▶ **Excerpted text**
········
Other points of interest branch out from this piece. I am in a course looking at the history and theory of post-modern and contemporary dance this quarter, and in considering what it is I would like to research for this class, this piece has suggested several points: the utilization of undressing as choreography, its reasoning, its perception, etc.; the explication of violence in choreography in post-modern dance: this has interested me for a while. Much of dance has an intrinsically masochistic quality to it. It is difficult, demanding, and often damaging to the body, in small, overlooked ways. I am interested in tracing the expansion of explicit physical violence in choreography, and considering how it might be indicative of an explication of the intrinsic violence, masochism, and even sadism  of dance practices. I am also considering writing my paper on Love Art Laboratory, Sexecology/Ecosexuality, as a component of this course, as the destabilization of fixed parameters of the body might be considered essentially post-structuralist, i.e., essentially post-modernist.

I have been feeling hungry for Butoh lately. Butoh has been the most transformative, fulfilling, actualizing physical practice of my life. Studying with Yoshito and Kazuo Ohno in Yokohama in 2006 was a formative experience for my dancing life. And yet ever since I came to grad school, the time and attention I have made available for a Butoh practice has been non-existant. I regret this, and at the same time I’m not sure of the solution. And yet all of these things, the body as the site of identity, the situation of the subjective universe, subliminal and explicit violence, these are all aspects that I find that Butoh can address.
········
▶ **Given instruction**
Continue the personal reflection on post-modern dance and Butoh, beginning immediately after its final sentence.
········
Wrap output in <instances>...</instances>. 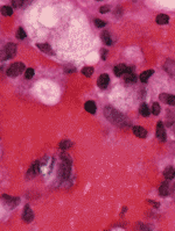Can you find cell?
I'll return each instance as SVG.
<instances>
[{
    "label": "cell",
    "instance_id": "1",
    "mask_svg": "<svg viewBox=\"0 0 175 231\" xmlns=\"http://www.w3.org/2000/svg\"><path fill=\"white\" fill-rule=\"evenodd\" d=\"M104 114H105V116L110 121L114 123V124H117V126H123L126 122L125 116L123 115V114H120L116 109H113L112 107H110V106H106L104 108Z\"/></svg>",
    "mask_w": 175,
    "mask_h": 231
},
{
    "label": "cell",
    "instance_id": "2",
    "mask_svg": "<svg viewBox=\"0 0 175 231\" xmlns=\"http://www.w3.org/2000/svg\"><path fill=\"white\" fill-rule=\"evenodd\" d=\"M24 69H25V64L21 62H18V63H14L8 67L6 73L8 77H18L20 73H22Z\"/></svg>",
    "mask_w": 175,
    "mask_h": 231
},
{
    "label": "cell",
    "instance_id": "3",
    "mask_svg": "<svg viewBox=\"0 0 175 231\" xmlns=\"http://www.w3.org/2000/svg\"><path fill=\"white\" fill-rule=\"evenodd\" d=\"M70 172H71V164L69 163H65V162H62L60 167H58V176L62 179V180H65L70 176Z\"/></svg>",
    "mask_w": 175,
    "mask_h": 231
},
{
    "label": "cell",
    "instance_id": "4",
    "mask_svg": "<svg viewBox=\"0 0 175 231\" xmlns=\"http://www.w3.org/2000/svg\"><path fill=\"white\" fill-rule=\"evenodd\" d=\"M17 54V45L14 43H7L6 47H5V56L2 57V59H9L13 58Z\"/></svg>",
    "mask_w": 175,
    "mask_h": 231
},
{
    "label": "cell",
    "instance_id": "5",
    "mask_svg": "<svg viewBox=\"0 0 175 231\" xmlns=\"http://www.w3.org/2000/svg\"><path fill=\"white\" fill-rule=\"evenodd\" d=\"M163 69H165V71L168 73L170 77H173L175 79V61L167 59L163 63Z\"/></svg>",
    "mask_w": 175,
    "mask_h": 231
},
{
    "label": "cell",
    "instance_id": "6",
    "mask_svg": "<svg viewBox=\"0 0 175 231\" xmlns=\"http://www.w3.org/2000/svg\"><path fill=\"white\" fill-rule=\"evenodd\" d=\"M124 79H125V83H127V84H133V83L137 81V76L133 71V67H127L125 76H124Z\"/></svg>",
    "mask_w": 175,
    "mask_h": 231
},
{
    "label": "cell",
    "instance_id": "7",
    "mask_svg": "<svg viewBox=\"0 0 175 231\" xmlns=\"http://www.w3.org/2000/svg\"><path fill=\"white\" fill-rule=\"evenodd\" d=\"M156 137L159 138L160 142L166 140V130H165L163 123L161 121L158 122V124H156Z\"/></svg>",
    "mask_w": 175,
    "mask_h": 231
},
{
    "label": "cell",
    "instance_id": "8",
    "mask_svg": "<svg viewBox=\"0 0 175 231\" xmlns=\"http://www.w3.org/2000/svg\"><path fill=\"white\" fill-rule=\"evenodd\" d=\"M34 219V214H33V210L31 209V207L27 204L24 208V213H22V219L25 221L26 223H31L32 221Z\"/></svg>",
    "mask_w": 175,
    "mask_h": 231
},
{
    "label": "cell",
    "instance_id": "9",
    "mask_svg": "<svg viewBox=\"0 0 175 231\" xmlns=\"http://www.w3.org/2000/svg\"><path fill=\"white\" fill-rule=\"evenodd\" d=\"M2 199L5 200V203H6L8 207L11 208H14L17 207L18 204H19V197H14V196H9V195H4L2 196Z\"/></svg>",
    "mask_w": 175,
    "mask_h": 231
},
{
    "label": "cell",
    "instance_id": "10",
    "mask_svg": "<svg viewBox=\"0 0 175 231\" xmlns=\"http://www.w3.org/2000/svg\"><path fill=\"white\" fill-rule=\"evenodd\" d=\"M40 169H41V166H40V163L39 162H34L33 164L31 165V167H29V170L27 172V178H34V176L38 174L39 172H40Z\"/></svg>",
    "mask_w": 175,
    "mask_h": 231
},
{
    "label": "cell",
    "instance_id": "11",
    "mask_svg": "<svg viewBox=\"0 0 175 231\" xmlns=\"http://www.w3.org/2000/svg\"><path fill=\"white\" fill-rule=\"evenodd\" d=\"M159 99L167 105H170V106H175V95H172V94H167V93H162L159 95Z\"/></svg>",
    "mask_w": 175,
    "mask_h": 231
},
{
    "label": "cell",
    "instance_id": "12",
    "mask_svg": "<svg viewBox=\"0 0 175 231\" xmlns=\"http://www.w3.org/2000/svg\"><path fill=\"white\" fill-rule=\"evenodd\" d=\"M109 83H110V78H109V76L105 74V73H103V74H100L98 80H97V85L99 86L100 88H106L107 86H109Z\"/></svg>",
    "mask_w": 175,
    "mask_h": 231
},
{
    "label": "cell",
    "instance_id": "13",
    "mask_svg": "<svg viewBox=\"0 0 175 231\" xmlns=\"http://www.w3.org/2000/svg\"><path fill=\"white\" fill-rule=\"evenodd\" d=\"M159 194L163 196V197H166V196H168L170 194V187H169V183H162L160 185V187H159Z\"/></svg>",
    "mask_w": 175,
    "mask_h": 231
},
{
    "label": "cell",
    "instance_id": "14",
    "mask_svg": "<svg viewBox=\"0 0 175 231\" xmlns=\"http://www.w3.org/2000/svg\"><path fill=\"white\" fill-rule=\"evenodd\" d=\"M133 134L136 135L137 137H139V138H145L146 135H147V131H146L145 128L140 127V126H136V127L133 128Z\"/></svg>",
    "mask_w": 175,
    "mask_h": 231
},
{
    "label": "cell",
    "instance_id": "15",
    "mask_svg": "<svg viewBox=\"0 0 175 231\" xmlns=\"http://www.w3.org/2000/svg\"><path fill=\"white\" fill-rule=\"evenodd\" d=\"M163 176H165V179H166V180H172V179L175 176L174 167H173V166H168V167H166L165 171H163Z\"/></svg>",
    "mask_w": 175,
    "mask_h": 231
},
{
    "label": "cell",
    "instance_id": "16",
    "mask_svg": "<svg viewBox=\"0 0 175 231\" xmlns=\"http://www.w3.org/2000/svg\"><path fill=\"white\" fill-rule=\"evenodd\" d=\"M126 70H127V66H126L125 64H118L117 66H114V69H113V73L117 77H120V76L125 74Z\"/></svg>",
    "mask_w": 175,
    "mask_h": 231
},
{
    "label": "cell",
    "instance_id": "17",
    "mask_svg": "<svg viewBox=\"0 0 175 231\" xmlns=\"http://www.w3.org/2000/svg\"><path fill=\"white\" fill-rule=\"evenodd\" d=\"M36 47H38L41 51L46 52V54H49V55H53V54H54L53 50H51V48H50V45L49 44H47V43H38Z\"/></svg>",
    "mask_w": 175,
    "mask_h": 231
},
{
    "label": "cell",
    "instance_id": "18",
    "mask_svg": "<svg viewBox=\"0 0 175 231\" xmlns=\"http://www.w3.org/2000/svg\"><path fill=\"white\" fill-rule=\"evenodd\" d=\"M84 108L90 114H95L96 113V104H95L94 101H87L85 105H84Z\"/></svg>",
    "mask_w": 175,
    "mask_h": 231
},
{
    "label": "cell",
    "instance_id": "19",
    "mask_svg": "<svg viewBox=\"0 0 175 231\" xmlns=\"http://www.w3.org/2000/svg\"><path fill=\"white\" fill-rule=\"evenodd\" d=\"M100 37H102V40H103V42L105 43L106 45H111V43H112V41H111V36H110V33L107 30H104L102 34H100Z\"/></svg>",
    "mask_w": 175,
    "mask_h": 231
},
{
    "label": "cell",
    "instance_id": "20",
    "mask_svg": "<svg viewBox=\"0 0 175 231\" xmlns=\"http://www.w3.org/2000/svg\"><path fill=\"white\" fill-rule=\"evenodd\" d=\"M139 113H140V115H143V116H148L151 114V110L150 108H148V106L146 104H141L140 105V107H139Z\"/></svg>",
    "mask_w": 175,
    "mask_h": 231
},
{
    "label": "cell",
    "instance_id": "21",
    "mask_svg": "<svg viewBox=\"0 0 175 231\" xmlns=\"http://www.w3.org/2000/svg\"><path fill=\"white\" fill-rule=\"evenodd\" d=\"M168 21H169V16L166 15V14H159V15L156 16V23L166 24V23H168Z\"/></svg>",
    "mask_w": 175,
    "mask_h": 231
},
{
    "label": "cell",
    "instance_id": "22",
    "mask_svg": "<svg viewBox=\"0 0 175 231\" xmlns=\"http://www.w3.org/2000/svg\"><path fill=\"white\" fill-rule=\"evenodd\" d=\"M154 73L153 70H147V71H144V72L140 74V80H141V83H146L148 78H150L151 76Z\"/></svg>",
    "mask_w": 175,
    "mask_h": 231
},
{
    "label": "cell",
    "instance_id": "23",
    "mask_svg": "<svg viewBox=\"0 0 175 231\" xmlns=\"http://www.w3.org/2000/svg\"><path fill=\"white\" fill-rule=\"evenodd\" d=\"M73 145V143L70 142V140H63L60 142V144H58V147L61 149V150H67V149H69L70 146Z\"/></svg>",
    "mask_w": 175,
    "mask_h": 231
},
{
    "label": "cell",
    "instance_id": "24",
    "mask_svg": "<svg viewBox=\"0 0 175 231\" xmlns=\"http://www.w3.org/2000/svg\"><path fill=\"white\" fill-rule=\"evenodd\" d=\"M1 13H2V15L11 16L13 14V8L11 6H2L1 7Z\"/></svg>",
    "mask_w": 175,
    "mask_h": 231
},
{
    "label": "cell",
    "instance_id": "25",
    "mask_svg": "<svg viewBox=\"0 0 175 231\" xmlns=\"http://www.w3.org/2000/svg\"><path fill=\"white\" fill-rule=\"evenodd\" d=\"M82 73H83V76H85V77H91L92 73H94V69L91 66L83 67V69H82Z\"/></svg>",
    "mask_w": 175,
    "mask_h": 231
},
{
    "label": "cell",
    "instance_id": "26",
    "mask_svg": "<svg viewBox=\"0 0 175 231\" xmlns=\"http://www.w3.org/2000/svg\"><path fill=\"white\" fill-rule=\"evenodd\" d=\"M160 110H161V108H160L159 104H158V102H154L153 106H152V113H153L154 115H159V114H160Z\"/></svg>",
    "mask_w": 175,
    "mask_h": 231
},
{
    "label": "cell",
    "instance_id": "27",
    "mask_svg": "<svg viewBox=\"0 0 175 231\" xmlns=\"http://www.w3.org/2000/svg\"><path fill=\"white\" fill-rule=\"evenodd\" d=\"M17 37L19 38V40H24L26 37V31L24 30V28H19L18 30H17Z\"/></svg>",
    "mask_w": 175,
    "mask_h": 231
},
{
    "label": "cell",
    "instance_id": "28",
    "mask_svg": "<svg viewBox=\"0 0 175 231\" xmlns=\"http://www.w3.org/2000/svg\"><path fill=\"white\" fill-rule=\"evenodd\" d=\"M33 76H34V70H33L32 67L27 69V70L25 71V78L26 79H31V78H33Z\"/></svg>",
    "mask_w": 175,
    "mask_h": 231
},
{
    "label": "cell",
    "instance_id": "29",
    "mask_svg": "<svg viewBox=\"0 0 175 231\" xmlns=\"http://www.w3.org/2000/svg\"><path fill=\"white\" fill-rule=\"evenodd\" d=\"M94 23L97 28H103V27H105V24H106L104 21H102V20H99V19H95Z\"/></svg>",
    "mask_w": 175,
    "mask_h": 231
},
{
    "label": "cell",
    "instance_id": "30",
    "mask_svg": "<svg viewBox=\"0 0 175 231\" xmlns=\"http://www.w3.org/2000/svg\"><path fill=\"white\" fill-rule=\"evenodd\" d=\"M61 159H62V162H65V163L71 164V158H70V156L67 155V153H61Z\"/></svg>",
    "mask_w": 175,
    "mask_h": 231
},
{
    "label": "cell",
    "instance_id": "31",
    "mask_svg": "<svg viewBox=\"0 0 175 231\" xmlns=\"http://www.w3.org/2000/svg\"><path fill=\"white\" fill-rule=\"evenodd\" d=\"M21 5H24V1H17V0H13L12 1V6L15 8V7H20Z\"/></svg>",
    "mask_w": 175,
    "mask_h": 231
},
{
    "label": "cell",
    "instance_id": "32",
    "mask_svg": "<svg viewBox=\"0 0 175 231\" xmlns=\"http://www.w3.org/2000/svg\"><path fill=\"white\" fill-rule=\"evenodd\" d=\"M140 231H152L147 224H140Z\"/></svg>",
    "mask_w": 175,
    "mask_h": 231
},
{
    "label": "cell",
    "instance_id": "33",
    "mask_svg": "<svg viewBox=\"0 0 175 231\" xmlns=\"http://www.w3.org/2000/svg\"><path fill=\"white\" fill-rule=\"evenodd\" d=\"M100 52H102V59H106L107 58V50L106 49H102Z\"/></svg>",
    "mask_w": 175,
    "mask_h": 231
},
{
    "label": "cell",
    "instance_id": "34",
    "mask_svg": "<svg viewBox=\"0 0 175 231\" xmlns=\"http://www.w3.org/2000/svg\"><path fill=\"white\" fill-rule=\"evenodd\" d=\"M109 11H110V8H109V6H102V7L99 8V12H100V13H103V14H104V13H107Z\"/></svg>",
    "mask_w": 175,
    "mask_h": 231
},
{
    "label": "cell",
    "instance_id": "35",
    "mask_svg": "<svg viewBox=\"0 0 175 231\" xmlns=\"http://www.w3.org/2000/svg\"><path fill=\"white\" fill-rule=\"evenodd\" d=\"M170 194H172V197L175 200V183L170 187Z\"/></svg>",
    "mask_w": 175,
    "mask_h": 231
},
{
    "label": "cell",
    "instance_id": "36",
    "mask_svg": "<svg viewBox=\"0 0 175 231\" xmlns=\"http://www.w3.org/2000/svg\"><path fill=\"white\" fill-rule=\"evenodd\" d=\"M147 202H148V203H150L151 206H153V207H155V208H158V207H159V203H158V202H155V201L148 200V201H147Z\"/></svg>",
    "mask_w": 175,
    "mask_h": 231
},
{
    "label": "cell",
    "instance_id": "37",
    "mask_svg": "<svg viewBox=\"0 0 175 231\" xmlns=\"http://www.w3.org/2000/svg\"><path fill=\"white\" fill-rule=\"evenodd\" d=\"M125 210H127V208H125V207H124V208H123V210H121V215H123V214L125 213Z\"/></svg>",
    "mask_w": 175,
    "mask_h": 231
},
{
    "label": "cell",
    "instance_id": "38",
    "mask_svg": "<svg viewBox=\"0 0 175 231\" xmlns=\"http://www.w3.org/2000/svg\"><path fill=\"white\" fill-rule=\"evenodd\" d=\"M105 231H107V230H105Z\"/></svg>",
    "mask_w": 175,
    "mask_h": 231
}]
</instances>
········
▶ **Solved exercise**
I’m interested in applying notions of queer theory to choreographic practice, subverting the assumed normative roles of choreographer and dancer, without reverting to the post-modern model of dancers generating movement/choreographer structuring that movement. While that suggests the (perhaps illusion?) of a democratic process, I don’t know if it has substantially subverted those roles. Again, I think of statements made by Jiz Lee in “Thin Line Between Art and Sex” about being a “switch,” the fluidity of roles, leading and following, and how that sexual perspective might inform not only dance practices (as reflected in forms such as Contact Improvisation), but also choreographic methodologies. Truly, I am fascinated by Jiz’s ideas. They have addressed a whole spectrum of concepts that I have wanted to explore for a while and to which I have not yet given my attention. Jiz also wrote an article in a publication called ArtXX looking at the relationship between cognitive science and queer porn. I just ordered my issue; can’t wait to read it.

Which leads to the last interest that I might address here, and that has to do with a notion I’ve considered as “Sexual epistemology,” or ways of knowing that emerge from sexuality, sex, sexual identity, etc. This sense of considering choreographic process from the perspective of “switch” as suggested by a kind of sexual identity could be considered a kind of sexual epistemology. I am curious about what modalities or methodologies might be suggested by other sexual topics, like penetration/non-penetration, arousal, auto-erotic behavior, kink, etc. I have been interested in how the “sex-positive movement” might address or inform academia, or even more specifically, dance in academia. There has been some acknowledgement of sexual dynamics as playing a role in dance practices, but I question whether these have been acknowledged through as “sex-positive” lens. Carol Queen defines sex-positive as follows: “It’s the cultural philosophy that understands sexuality as a potentially positive force in one’s life, and it can, of course, be contrasted with sex-negativity, which sees sex as problematic, disruptive, dangerous. Sex-positivity allows for and in fact celebrates sexual diversity, differing desires and relationships structures, and individual choices based on consent” (quoted from her article “The Necessary Revolution: Sex-Positive Feminism in the Post-Barnard Era.”). How might our acknowledgement, treatment, and even utilization of sexual understanding affect dance practices in a positive way? I don’t know, but it is a budding interest of mine.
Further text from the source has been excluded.